The pigment cells in control O. niloticus skin (CG) were found at the junction of the epidermis with the dermis. Black pigment cells (melanophores) are often alongside with other pigment cells [27]. Skin pigmentation pattern is a species-specific characteristic that depends on the number and the spatial combination of several types of chromatophores [28]. In PT-S fish, pigmented cells seemed to be different, and the cells became more numerous, larger and disoriented. Similar results were observed by [7]. The morphology of chromatophores was reported to be changed in response to stress. Melanosome dispersion and a darkening of the skin are affected by cortisol [29] so the alteration of pigmented cells could be due to the increased cortisol level observed in O. niloticus.

Microscopic examination to the skin sections of the PT + S fish group showed improved epidermal cell organization with a near normal goblet (mucous) cells number, normal epidermal basement and more or less similar to the control dermal connective tissue. These results may be attributed to the fact that the salt has a stress mitigation effect by decreasing the aggressive acts between fish that are provoked by transport stress, acting as a regulator of mucus release from goblet (mucous) cells and reducing the energy requirements for homeostasis and osmoregulation by reducing the difference between the fish and environment osmolality [30].

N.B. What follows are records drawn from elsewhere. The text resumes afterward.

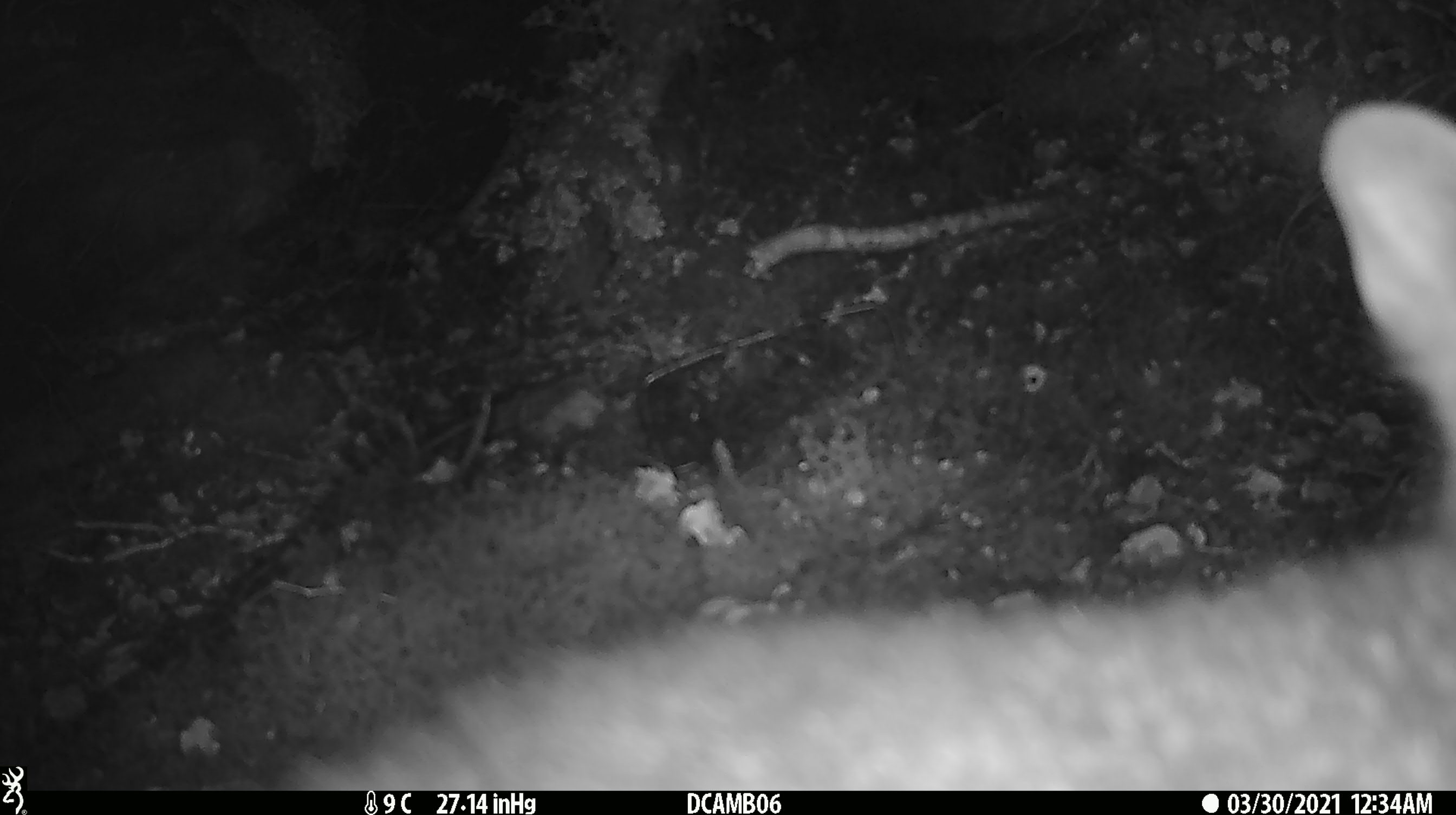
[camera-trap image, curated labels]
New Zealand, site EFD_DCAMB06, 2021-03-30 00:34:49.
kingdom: Animalia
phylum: Chordata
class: Mammalia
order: Diprotodontia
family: Phalangeridae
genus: Trichosurus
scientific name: Trichosurus vulpecula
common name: common brushtail possum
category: possum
Possum (common brushtail possum) (Trichosurus vulpecula).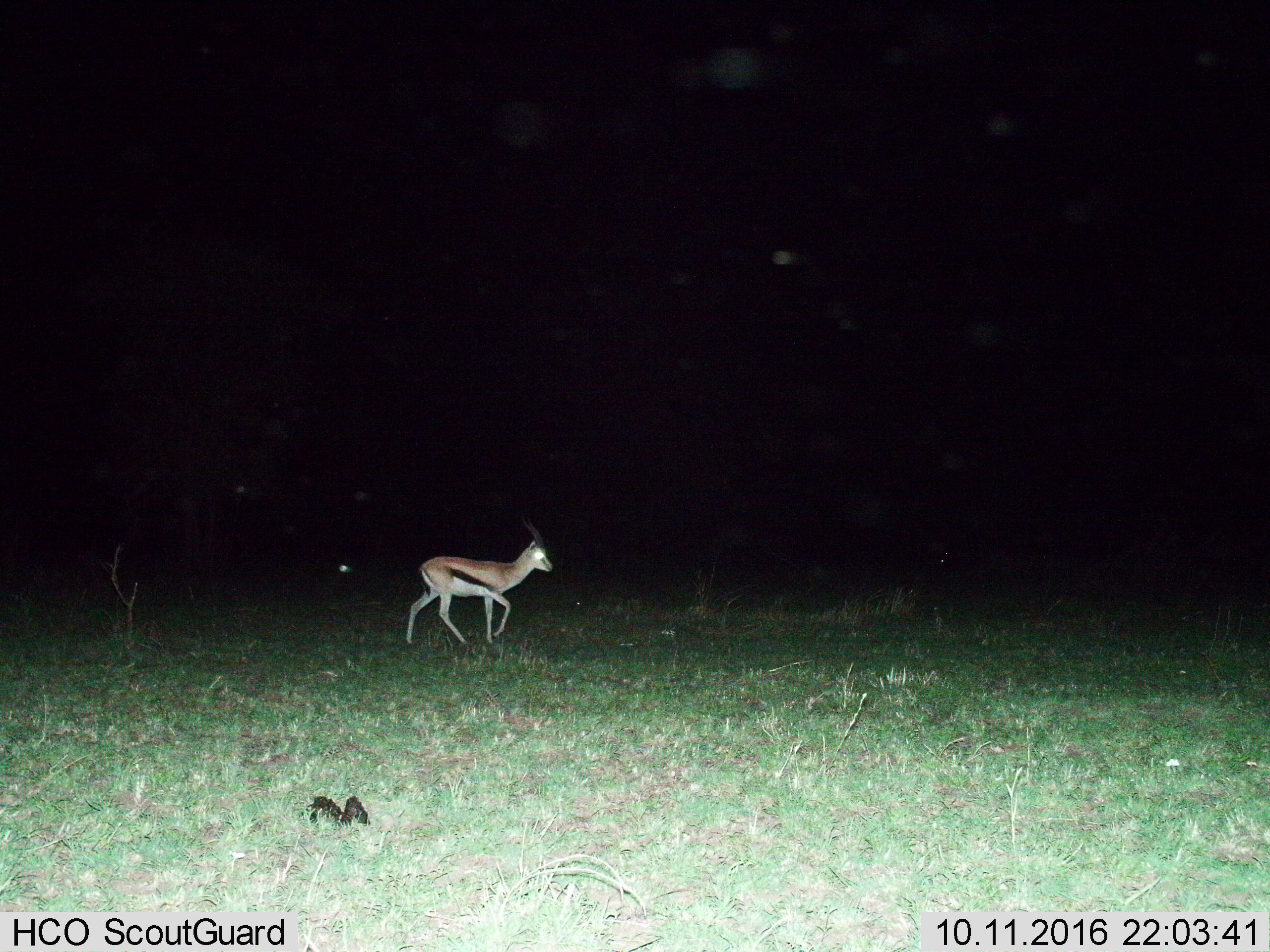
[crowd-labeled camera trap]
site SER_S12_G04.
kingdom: Animalia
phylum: Chordata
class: Mammalia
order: Artiodactyla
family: Bovidae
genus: Eudorcas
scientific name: Eudorcas thomsonii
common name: thomson's gazelle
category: gazellethomsons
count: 1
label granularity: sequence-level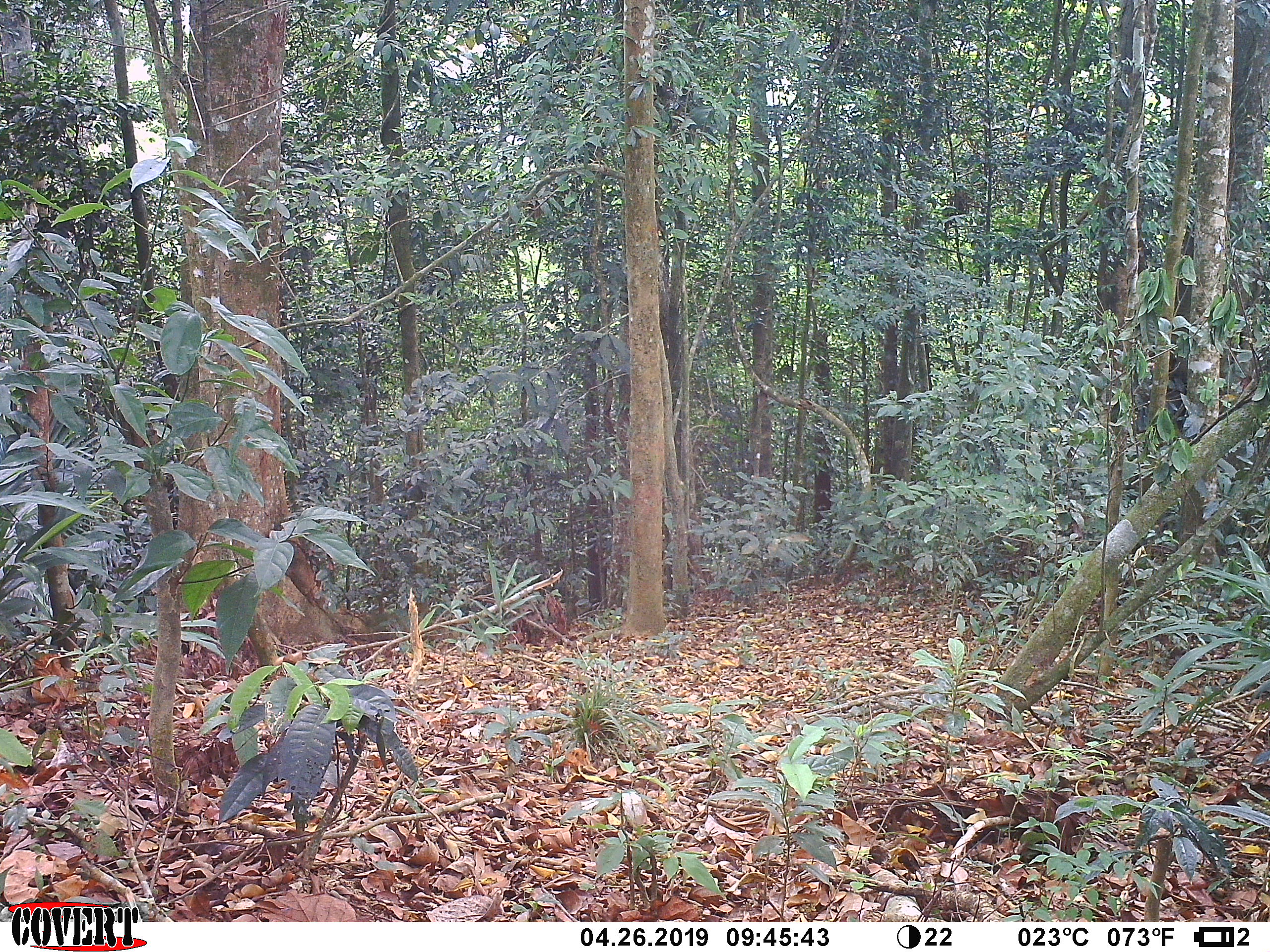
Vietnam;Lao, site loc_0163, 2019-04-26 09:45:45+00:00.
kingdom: Animalia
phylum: Chordata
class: Mammalia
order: Carnivora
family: Herpestidae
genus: Urva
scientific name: Urva urva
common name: crab-eating mongoose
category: crab eating mongoose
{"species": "crab eating mongoose (crab-eating mongoose) (Urva urva)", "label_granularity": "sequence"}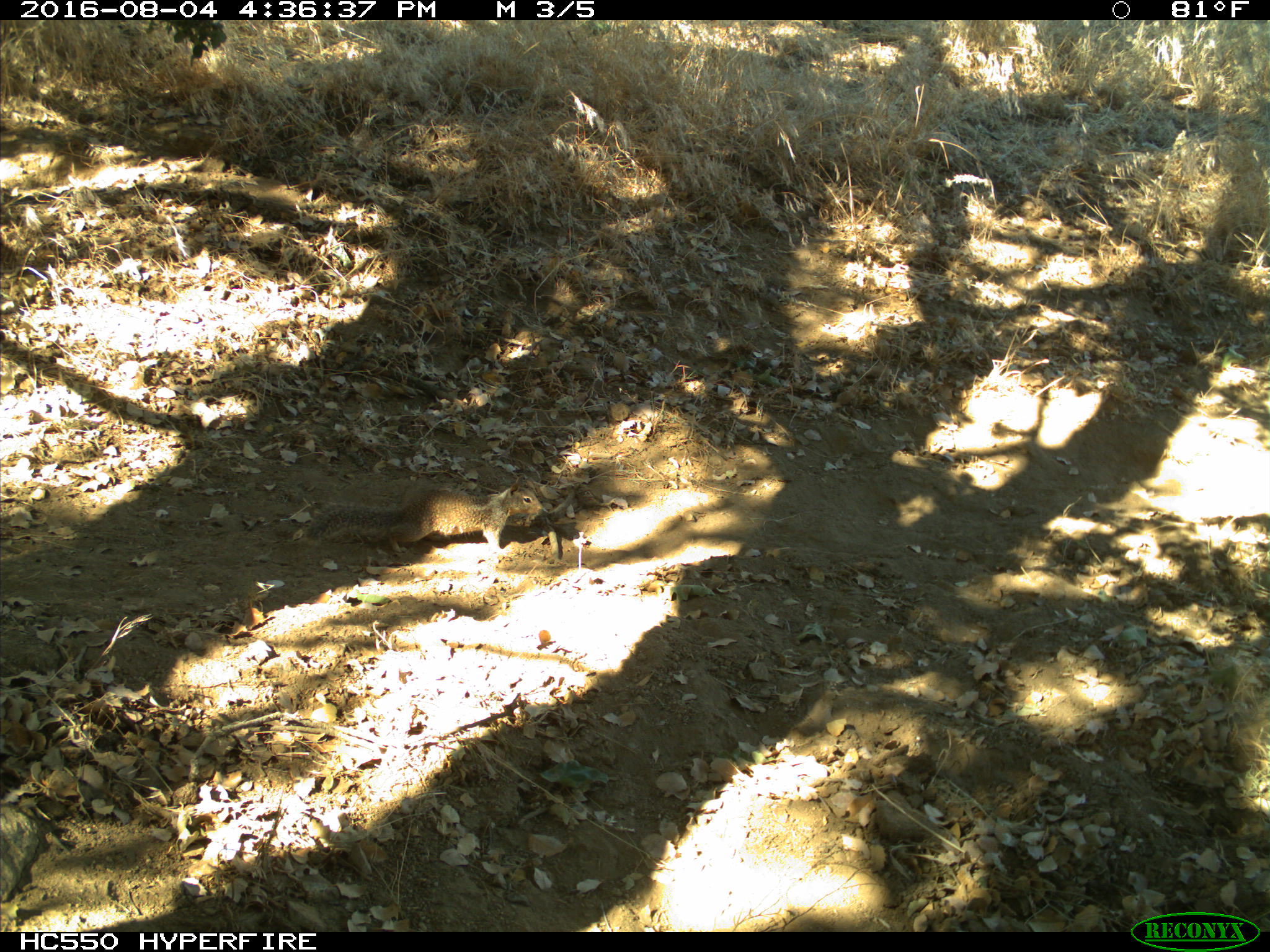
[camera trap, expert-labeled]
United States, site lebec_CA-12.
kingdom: Animalia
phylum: Chordata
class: Mammalia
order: Rodentia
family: Sciuridae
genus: Otospermophilus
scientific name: Otospermophilus beecheyi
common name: california ground squirrel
Otospermophilus beecheyi (california ground squirrel).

Scanning electron microscopy revealed differences between the three O. niloticus groups. Both transported groups were markedly different from the skin of the control group. In the PT-S group, scratched patches among normal regions on the skin surface were reported, scattered openings of goblet (mucous) cells were observed on the external surface. The results of the PT-S group agreed with previous study [30], who reported that, transport in fresh water caused decreases in mean cellular hemostasis, plasma osmolarity, glycogenesis and hyperglycemia goblet (mucous) cells [31]. Whereas the skin section of the PT + S fish group showed moderate preservation of surface skin features, the goblet (mucous) cells still open to the external surface and released their mucous content during transportation time. The results of the PT + S group in this study suggested that the presence of salt has a stress mitigation effect and may act as a retardant for the release of mucus from goblet (mucous) cells in response to transport-stress, and reduce the need to energy for osmoregulation and maintenance of homeostasis. Our findings come close to previous literatures, documented that, the addition of salt to the water inhibits the decreases in plasma chloride and sodium concentration, which are common consequences of handling stress and also diminishes the hyperglycemia taking place in stress [31]. It was previously recorded that, transport stress may lead to changes in the number of goblet (mucous) cells and amounts of mucus production in the skin of transported animals [25, 32], while, adding salt could mitigate this effect [32, 33]. This finding was supported by previous research suggesting that, addition of salt in transport water reduces the difference between the internal osmolality of fish and that of its environment thereby reducing the physiological workload required to maintain homeostasis [32]. Supporting a link between stress, salinity, and goblet cell biology.

Conclusion

Our findings have significant importance in the fish aquaculture field and address the importance of skin and its mucous cover health during transportation, we recommend the use of 5gL− 1 salt during transportation of O. niloticus as the benefits of its use during transport appear to preserve surface skin features and keep the goblet (mucous) cells open to external surface.